| Safe Haskell | Safe-Inferred | 
|---|---|
| Language | GHC2021 | 
Futhark.CodeGen.ImpGen.GPU.SegHist
Description
Our compilation strategy for SegHist is based around avoiding
 bin conflicts.  We do this by splitting the input into chunks, and
 for each chunk computing a single subhistogram.  Then we combine
 the subhistograms using an ordinary segmented reduction (SegRed).
There are some branches around to efficiently handle the case where we use only a single subhistogram (because it's large), so that we respect the asymptotics, and do not copy the destination array.
We also use a heuristic strategy for computing subhistograms in shared memory when possible. Given:
H: total size of histograms in bytes, including any lock arrays.
G: block size
T: number of bytes of shared memory each thread can be given without impacting occupancy (determined experimentally, e.g. 32).
LMAX: maximum amount of shared memory per threadblock (hard limit).
We wish to compute:
COOP: cooperation level (number of threads per subhistogram)
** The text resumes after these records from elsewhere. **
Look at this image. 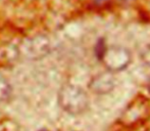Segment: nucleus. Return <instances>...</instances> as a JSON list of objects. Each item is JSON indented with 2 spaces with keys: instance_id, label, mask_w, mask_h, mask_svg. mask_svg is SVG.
<instances>
[{
  "instance_id": "obj_1",
  "label": "nucleus",
  "mask_w": 150,
  "mask_h": 131,
  "mask_svg": "<svg viewBox=\"0 0 150 131\" xmlns=\"http://www.w3.org/2000/svg\"><path fill=\"white\" fill-rule=\"evenodd\" d=\"M58 105L67 113L79 115L88 109L89 98L80 86L65 84L58 91Z\"/></svg>"
},
{
  "instance_id": "obj_2",
  "label": "nucleus",
  "mask_w": 150,
  "mask_h": 131,
  "mask_svg": "<svg viewBox=\"0 0 150 131\" xmlns=\"http://www.w3.org/2000/svg\"><path fill=\"white\" fill-rule=\"evenodd\" d=\"M51 50V43L49 38L43 34L27 38L18 47V51L27 60L38 61L48 56Z\"/></svg>"
},
{
  "instance_id": "obj_3",
  "label": "nucleus",
  "mask_w": 150,
  "mask_h": 131,
  "mask_svg": "<svg viewBox=\"0 0 150 131\" xmlns=\"http://www.w3.org/2000/svg\"><path fill=\"white\" fill-rule=\"evenodd\" d=\"M100 58L107 71L115 73L126 69L132 61V56L127 48L113 45L105 48Z\"/></svg>"
},
{
  "instance_id": "obj_4",
  "label": "nucleus",
  "mask_w": 150,
  "mask_h": 131,
  "mask_svg": "<svg viewBox=\"0 0 150 131\" xmlns=\"http://www.w3.org/2000/svg\"><path fill=\"white\" fill-rule=\"evenodd\" d=\"M115 86V80L111 72H105L95 76L90 82V88L93 92L98 94H104L111 91Z\"/></svg>"
},
{
  "instance_id": "obj_5",
  "label": "nucleus",
  "mask_w": 150,
  "mask_h": 131,
  "mask_svg": "<svg viewBox=\"0 0 150 131\" xmlns=\"http://www.w3.org/2000/svg\"><path fill=\"white\" fill-rule=\"evenodd\" d=\"M12 96V86L10 82L0 75V105H5L10 100Z\"/></svg>"
},
{
  "instance_id": "obj_6",
  "label": "nucleus",
  "mask_w": 150,
  "mask_h": 131,
  "mask_svg": "<svg viewBox=\"0 0 150 131\" xmlns=\"http://www.w3.org/2000/svg\"><path fill=\"white\" fill-rule=\"evenodd\" d=\"M141 58L145 63V65L150 67V46H147L144 50H143L142 54H141Z\"/></svg>"
},
{
  "instance_id": "obj_7",
  "label": "nucleus",
  "mask_w": 150,
  "mask_h": 131,
  "mask_svg": "<svg viewBox=\"0 0 150 131\" xmlns=\"http://www.w3.org/2000/svg\"><path fill=\"white\" fill-rule=\"evenodd\" d=\"M43 131H45V130H43Z\"/></svg>"
}]
</instances>
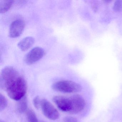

LH: number of shared memory subhistograms
We do this as:
COOP = ceil(H / T) LH = ceil((G*T)/H) if COOP <= G && H <= LMAX then use shared memory else use global memory
Synopsis
- compileSegHist :: Pat LetDecMem -> SegLevel -> SegSpace -> [HistOp GPUMem] -> KernelBody GPUMem -> CallKernelGen ()
Documentation
compileSegHist :: Pat LetDecMem -> SegLevel -> SegSpace -> [HistOp GPUMem] -> KernelBody GPUMem -> CallKernelGen () Source #
Generate code for a segmented histogram called from the host.